Text shown:
————
Friday, December 22, 2006

Countdown

One day to go.

One day to go.

One day to go.

Thursday, December 14, 2006

Cojo

Friends, family and colleagues have recently been subjected to a plethora of tales concerning the antics of our neighbours' new, wee kitten - Coco.

Coco is a sweet cat. She is furry and warm. And oh so cute.

But sadly, it has recently become apparent that due to a freak surgical accident during her birth, Coco's soul has been swapped with that of a rabid wilderbeast.

She tactically locates and hunts down everything. Dragonflies. Bindi. Ferns.

I exaggerate not. This is one mad cat. Totally truckin' nutty crackers. And so, in a civil-minded mood, I have published this post, together with a photo of the wanted beast, as public notice to all unsuspecting people... pets... plants... random inanimate objects.

Be alert but not alarmed.


The Coco
cocoralis bananus
(pictured in its native habitat - Bindi's papasan chair)

The Tree

BTW, this is my Christmas tree - 7'3" of unadulterated festive goodness.

Wicked.

Christmas 101

I fully love Christmas. Like heaps. I've experienced quite a few and have come to develop reasonably strong feelings about most aspects of the silly season.

Here is an initial short, punchy list of strong, clear views:
  • I actually hate the phrase 'silly season'.
  • And I say no to people who write 'xmas'. (Just how lazy are you?)
  • You can never have too many fairy lights.
  • Or too much tinsel - though it should be tastefully colour-matched.
  • Presents are exciting but scary; and far more fun to give than to get. (Due to that scariness factor referred to earlier).

More mindless Christmas banter to follow shortly. 'Til then, stay chipper and good.... 'cause he's waaaatchiiiiiing!

Sunday, December 10, 2006

2 Much Booty (In Da Pants)

So maybe I AM the only dag in this country who is regularly tuning into 'So You Think You Can Dance", but dang(!), check out these moves right here.

They are so hot. Maan, you don't even know.
————
Exercise details:
Can you write out the December 2006 blog posts in full, word for word? Rely on the December 2006 blog posts above and nothing else.

Extracted entries:
————
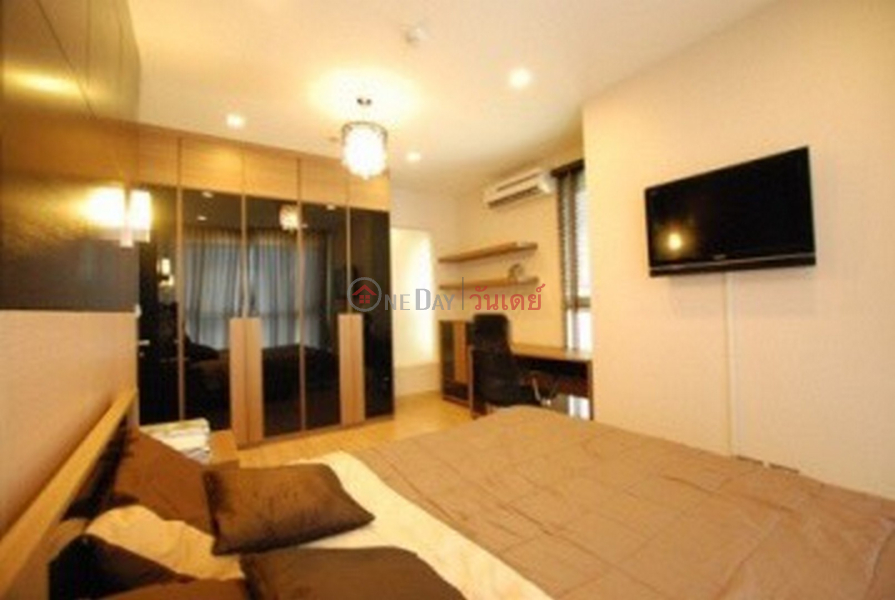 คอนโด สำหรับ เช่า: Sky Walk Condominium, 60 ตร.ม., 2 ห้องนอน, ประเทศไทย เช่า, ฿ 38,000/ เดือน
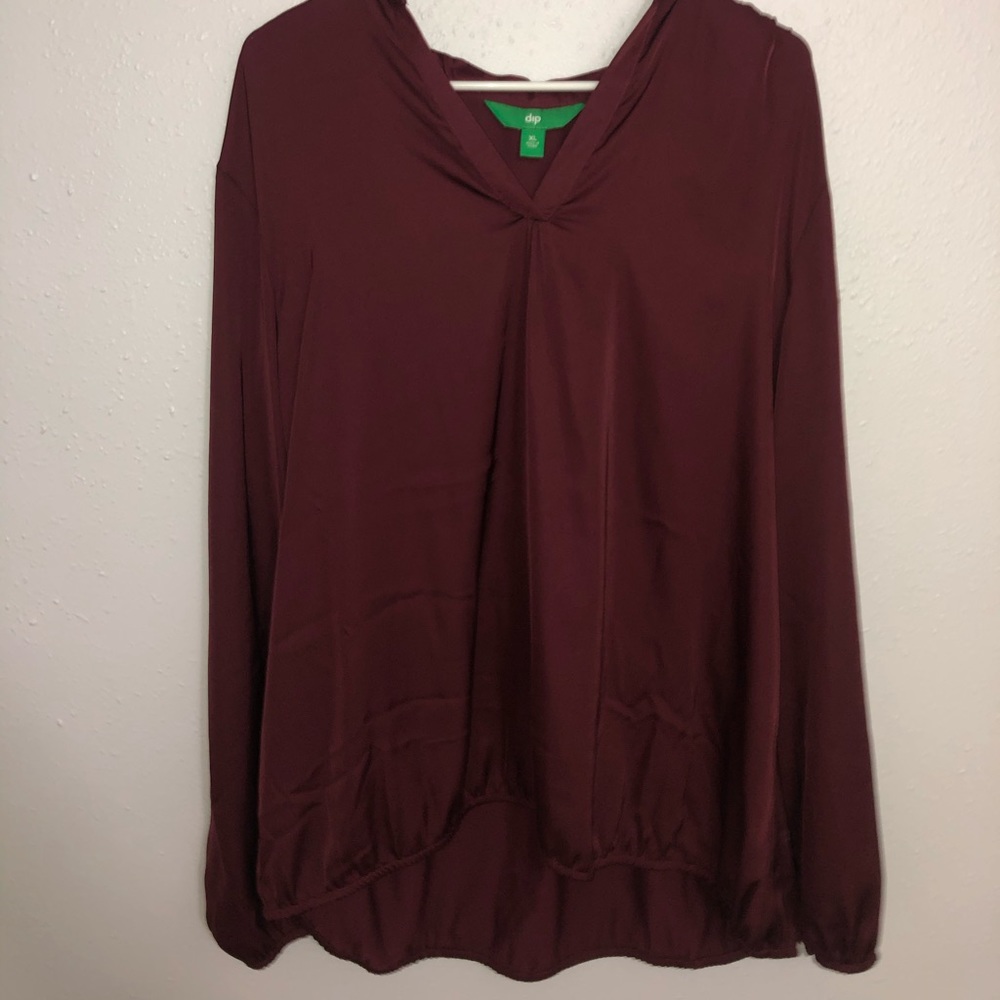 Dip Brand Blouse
————
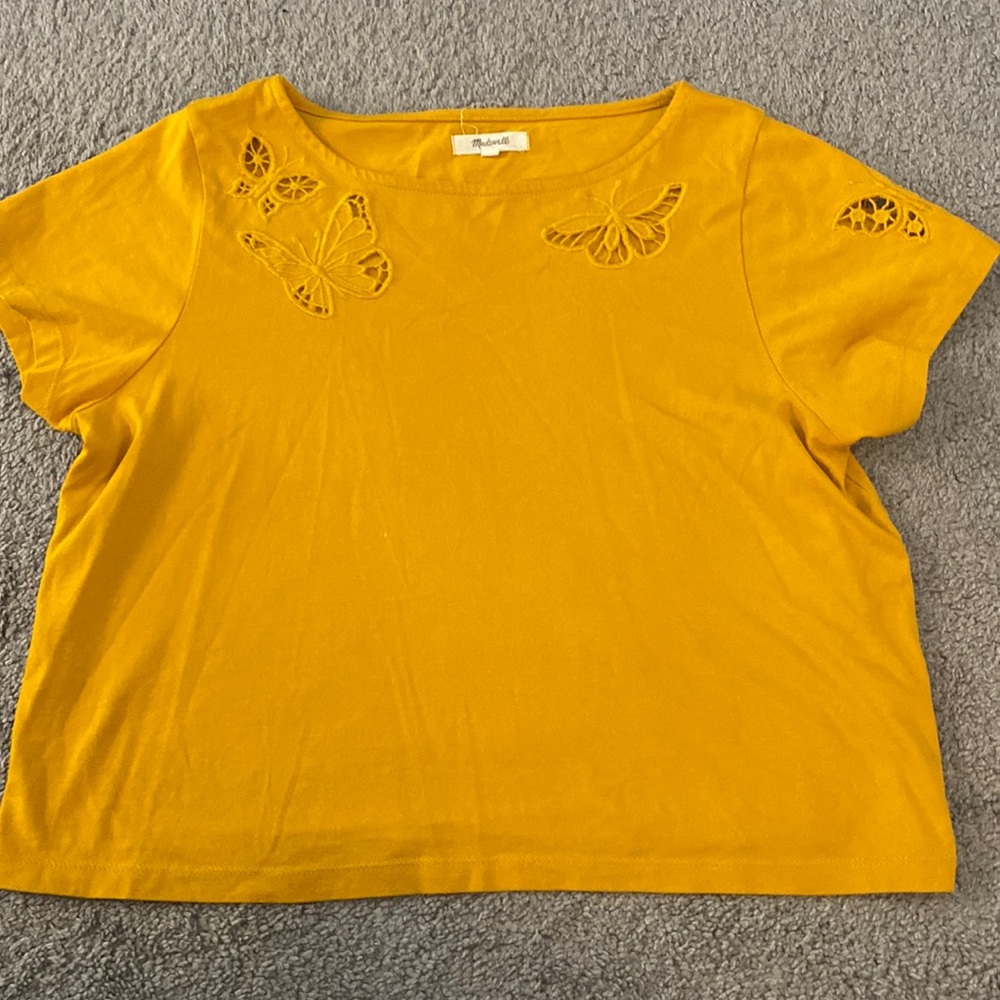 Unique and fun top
————
Exercise result:
Friday, December 22, 2006

Countdown

One day to go.

One day to go.

One day to go.

Thursday, December 14, 2006

Cojo

Friends, family and colleagues have recently been subjected to a plethora of tales concerning the antics of our neighbours' new, wee kitten - Coco.

Coco is a sweet cat. She is furry and warm. And oh so cute.

But sadly, it has recently become apparent that due to a freak surgical accident during her birth, Coco's soul has been swapped with that of a rabid wilderbeast.

She tactically locates and hunts down everything. Dragonflies. Bindi. Ferns.

I exaggerate not. This is one mad cat. Totally truckin' nutty crackers. And so, in a civil-minded mood, I have published this post, together with a photo of the wanted beast, as public notice to all unsuspecting people... pets... plants... random inanimate objects.

Be alert but not alarmed.


The Coco
cocoralis bananus
(pictured in its native habitat - Bindi's papasan chair)

The Tree

BTW, this is my Christmas tree - 7'3" of unadulterated festive goodness.

Wicked.

Christmas 101

I fully love Christmas. Like heaps. I've experienced quite a few and have come to develop reasonably strong feelings about most aspects of the silly season.

Here is an initial short, punchy list of strong, clear views:
  • I actually hate the phrase 'silly season'.
  • And I say no to people who write 'xmas'. (Just how lazy are you?)
  • You can never have too many fairy lights.
  • Or too much tinsel - though it should be tastefully colour-matched.
  • Presents are exciting but scary; and far more fun to give than to get. (Due to that scariness factor referred to earlier).

More mindless Christmas banter to follow shortly. 'Til then, stay chipper and good.... 'cause he's waaaatchiiiiiing!

Sunday, December 10, 2006

2 Much Booty (In Da Pants)

So maybe I AM the only dag in this country who is regularly tuning into 'So You Think You Can Dance", but dang(!), check out these moves right here.

They are so hot. Maan, you don't even know.